Introduction to Boosting · Reasonable Deviations

A Short Introduction to Boosting

Schapire, R. E., & Freund, Y. (2009). A Short Introduction to Boosting. Society, 14(5), 771–780. https://doi.org/10.1.1.112.5912

Let a training set be denoted by $\{(x_i,y_i)\}^m$, where $x_i \in$ domain/instance space, and $y_i \in $ label set Y

AdaBoost

AdaBoost calls a weak learner in a series of rounds $t = 1, 2, \ldots, T$ and maintains a weight $D_t(i)$ on ith training example.
The weak learner must find a weak hypothesis $h_t: X \rightarrow \{-1, 1\}$, whose eror is defined by:

\[\epsilon_t = \sum_{i:h_t(x_i) \neq y_i} D_t(i)\]

Each $h_t$ has an associated $\alpha_t$ given by:

\[\alpha_t = \frac 1 2 \ln \left( \frac{1-\epsilon_t}{\epsilon_t} \right)\]

$\alpha_t$ is a weight on $h_t$, which reflects the fact that $h_t$ is a good weak learner if $\epsilon_t$ is close to zero or one ($\epsilon \approx 1 \implies -h_t$ is a good learner)
Weights are updated according to whether h_t(x_i) is correct, and its confidence in the prediction (measured by $\alpha_t$).

\[D_{t+1}(i) = \frac{D_t(i)\exp(-\alpha_t y_i h_t(x_i))}{Z_t}\]

Note that higher $\alpha_t$ causes bigger updates. $Z_t$ is a normalising factor.
The final prediction is the sign of the weighted sum of hypotheses:

\[H(x) = \text{sign} \left( \sum_{t=1}^T \alpha_t h_t(x)\right)\]

Error of AdaBoost

For $h_t$, let $\epsilon_t = 1/2 - \gamma_t$. $\gamma_t$ measures the improvement over random guessing. It can be shown that the training error of H drops exponentially if each $h_t$ is better than random guessing. Specifically, the error is bounded by:

\[\prod_t [2\sqrt{\epsilon_t (1- \epsilon_t)}] \leq \exp(-2\sum_t \gamma_t^2)\]

The generalisation error will depend on the number of boosting rounds T, the sample size m, the training error, and the VC-dimension of the weak-hypothesis space d (a measure of the expressive power of the learners):

\[\text{generalisation error} = \hat{P}[H(x) \neq y] + \tilde{O}\left( \sqrt{\frac{Td}{m}}\right)\]

Larger margins on the training set lead to better generalisation. Additional boosting rounds may reduce the margin even though the training error stays at zero.

Relationship to SVM

We can approach AdaBoost from a perspective of maximising the minimum margin of any training example i.
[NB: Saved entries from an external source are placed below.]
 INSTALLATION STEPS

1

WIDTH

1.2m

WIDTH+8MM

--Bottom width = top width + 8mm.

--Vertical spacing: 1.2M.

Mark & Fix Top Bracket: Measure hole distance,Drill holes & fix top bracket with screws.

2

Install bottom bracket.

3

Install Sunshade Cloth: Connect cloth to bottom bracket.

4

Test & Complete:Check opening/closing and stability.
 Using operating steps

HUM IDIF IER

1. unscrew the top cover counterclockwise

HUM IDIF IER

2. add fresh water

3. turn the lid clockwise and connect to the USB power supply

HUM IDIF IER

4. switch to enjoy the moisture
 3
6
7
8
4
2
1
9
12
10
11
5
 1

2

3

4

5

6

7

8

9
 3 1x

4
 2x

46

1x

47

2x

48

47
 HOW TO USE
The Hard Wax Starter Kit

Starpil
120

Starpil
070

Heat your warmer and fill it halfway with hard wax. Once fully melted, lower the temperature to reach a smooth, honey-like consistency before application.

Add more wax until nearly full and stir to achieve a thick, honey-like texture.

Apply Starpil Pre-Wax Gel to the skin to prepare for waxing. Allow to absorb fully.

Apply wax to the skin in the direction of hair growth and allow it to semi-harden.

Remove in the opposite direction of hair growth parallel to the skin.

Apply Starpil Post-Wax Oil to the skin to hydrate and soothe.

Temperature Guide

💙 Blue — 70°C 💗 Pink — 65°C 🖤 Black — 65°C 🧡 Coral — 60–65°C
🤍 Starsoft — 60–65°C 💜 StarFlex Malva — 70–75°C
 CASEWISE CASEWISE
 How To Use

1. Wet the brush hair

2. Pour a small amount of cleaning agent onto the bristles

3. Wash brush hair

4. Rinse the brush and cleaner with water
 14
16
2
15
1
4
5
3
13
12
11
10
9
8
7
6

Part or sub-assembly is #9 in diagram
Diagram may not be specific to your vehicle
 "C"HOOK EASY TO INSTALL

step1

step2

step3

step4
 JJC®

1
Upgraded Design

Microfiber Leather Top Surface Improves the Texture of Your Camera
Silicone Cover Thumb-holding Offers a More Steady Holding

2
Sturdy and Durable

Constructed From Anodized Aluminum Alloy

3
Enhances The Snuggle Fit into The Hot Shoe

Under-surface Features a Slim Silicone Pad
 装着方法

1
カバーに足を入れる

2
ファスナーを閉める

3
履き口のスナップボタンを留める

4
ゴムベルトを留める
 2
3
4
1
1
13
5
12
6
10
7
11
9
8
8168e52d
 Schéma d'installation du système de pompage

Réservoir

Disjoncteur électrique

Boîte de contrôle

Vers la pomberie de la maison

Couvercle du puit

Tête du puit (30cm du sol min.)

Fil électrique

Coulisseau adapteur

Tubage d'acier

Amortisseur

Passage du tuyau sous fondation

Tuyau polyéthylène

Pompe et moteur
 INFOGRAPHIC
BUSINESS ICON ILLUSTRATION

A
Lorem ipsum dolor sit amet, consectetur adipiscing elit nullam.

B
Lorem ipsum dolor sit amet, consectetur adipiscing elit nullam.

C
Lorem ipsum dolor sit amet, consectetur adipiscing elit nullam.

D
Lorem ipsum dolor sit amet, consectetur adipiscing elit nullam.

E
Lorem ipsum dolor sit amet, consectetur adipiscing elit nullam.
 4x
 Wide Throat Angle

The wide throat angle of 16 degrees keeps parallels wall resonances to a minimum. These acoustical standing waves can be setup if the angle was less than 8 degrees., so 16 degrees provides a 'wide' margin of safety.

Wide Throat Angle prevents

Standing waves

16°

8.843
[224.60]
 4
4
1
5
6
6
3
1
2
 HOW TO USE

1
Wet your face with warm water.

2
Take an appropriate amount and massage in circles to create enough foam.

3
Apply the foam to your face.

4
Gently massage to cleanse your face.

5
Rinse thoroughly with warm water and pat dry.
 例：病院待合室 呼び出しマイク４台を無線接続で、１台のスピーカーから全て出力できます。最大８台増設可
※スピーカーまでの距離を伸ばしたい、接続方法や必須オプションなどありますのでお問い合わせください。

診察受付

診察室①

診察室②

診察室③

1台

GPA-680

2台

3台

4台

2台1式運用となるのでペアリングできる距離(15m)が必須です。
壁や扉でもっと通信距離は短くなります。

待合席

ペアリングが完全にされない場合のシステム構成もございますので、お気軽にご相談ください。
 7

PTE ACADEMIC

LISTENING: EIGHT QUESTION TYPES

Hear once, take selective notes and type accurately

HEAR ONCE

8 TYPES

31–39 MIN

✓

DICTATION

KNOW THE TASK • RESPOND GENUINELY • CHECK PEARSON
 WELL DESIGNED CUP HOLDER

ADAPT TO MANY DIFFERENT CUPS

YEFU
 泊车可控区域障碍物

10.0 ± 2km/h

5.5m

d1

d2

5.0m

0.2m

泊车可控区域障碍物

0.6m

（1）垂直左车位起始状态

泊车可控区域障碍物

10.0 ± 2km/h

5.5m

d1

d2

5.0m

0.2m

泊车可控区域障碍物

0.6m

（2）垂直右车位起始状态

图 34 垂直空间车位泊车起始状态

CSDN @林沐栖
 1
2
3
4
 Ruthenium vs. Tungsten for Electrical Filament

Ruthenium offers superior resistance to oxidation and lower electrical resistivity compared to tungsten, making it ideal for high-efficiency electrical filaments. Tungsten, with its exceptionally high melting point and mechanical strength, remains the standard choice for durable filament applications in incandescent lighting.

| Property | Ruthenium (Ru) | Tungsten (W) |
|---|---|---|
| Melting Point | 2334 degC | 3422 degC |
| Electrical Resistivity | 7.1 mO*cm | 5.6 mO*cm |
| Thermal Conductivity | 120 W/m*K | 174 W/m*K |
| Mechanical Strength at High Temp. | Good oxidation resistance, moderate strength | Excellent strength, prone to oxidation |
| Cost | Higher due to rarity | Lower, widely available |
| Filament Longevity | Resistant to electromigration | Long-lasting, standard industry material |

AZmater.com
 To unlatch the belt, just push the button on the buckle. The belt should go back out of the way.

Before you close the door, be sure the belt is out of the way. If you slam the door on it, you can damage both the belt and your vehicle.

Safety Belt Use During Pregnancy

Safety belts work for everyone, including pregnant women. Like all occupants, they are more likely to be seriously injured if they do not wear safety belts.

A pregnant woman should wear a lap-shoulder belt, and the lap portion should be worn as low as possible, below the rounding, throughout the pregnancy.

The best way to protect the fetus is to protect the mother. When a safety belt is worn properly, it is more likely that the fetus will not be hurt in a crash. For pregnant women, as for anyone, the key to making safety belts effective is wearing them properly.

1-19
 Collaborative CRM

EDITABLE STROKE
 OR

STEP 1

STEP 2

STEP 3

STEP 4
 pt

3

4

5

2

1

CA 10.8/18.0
This can be written with norms as:

\[\max_{\boldsymbol{\alpha}} \min_i \frac{(\boldsymbol{\alpha} \cdot \mathbf{h}(x_i))y_i}{\Vert \boldsymbol{\alpha} \Vert \Vert \mathbf{h}(x_i) \Vert}\]

Where $\Vert \boldsymbol{\alpha} \Vert_1 = \sum_t \vert \alpha_t \vert$ and $\Vert \mathbf{h}(x) \Vert_\infty = \max_t \vert h_t(x) \vert$
SVM has the same goal, but with Euclidean ($\ell_2$ norms) instead of $\ell_1$ and $\ell_\infty$.
These norms result in very different margins, especially when dimensionality is high.
AdaBoost is a linear programming problem, whereas SVM is quadratic. This has computational implementations.
SVM and AdaBoost have different approaches to searching high-dimensional space:
- SVMs can use kernels – low-dimensional functions that can act in high-dimensional space.
- AdaBoost employs greedy searches with weak learners

Experiments and applications

AdaBoost is easy to implement, and the only meta-parameter that needs tuning is the number of boosting rounds T.
It is flexible with any choice of weak learner, though simple weak learners tend to have computational benefits.
Boosting can identify outliers: they are simply the datapoints with higher weights.
However, excess noise is very detrimental to AdaBoost because the algorithm will keep trying to learn from the noise.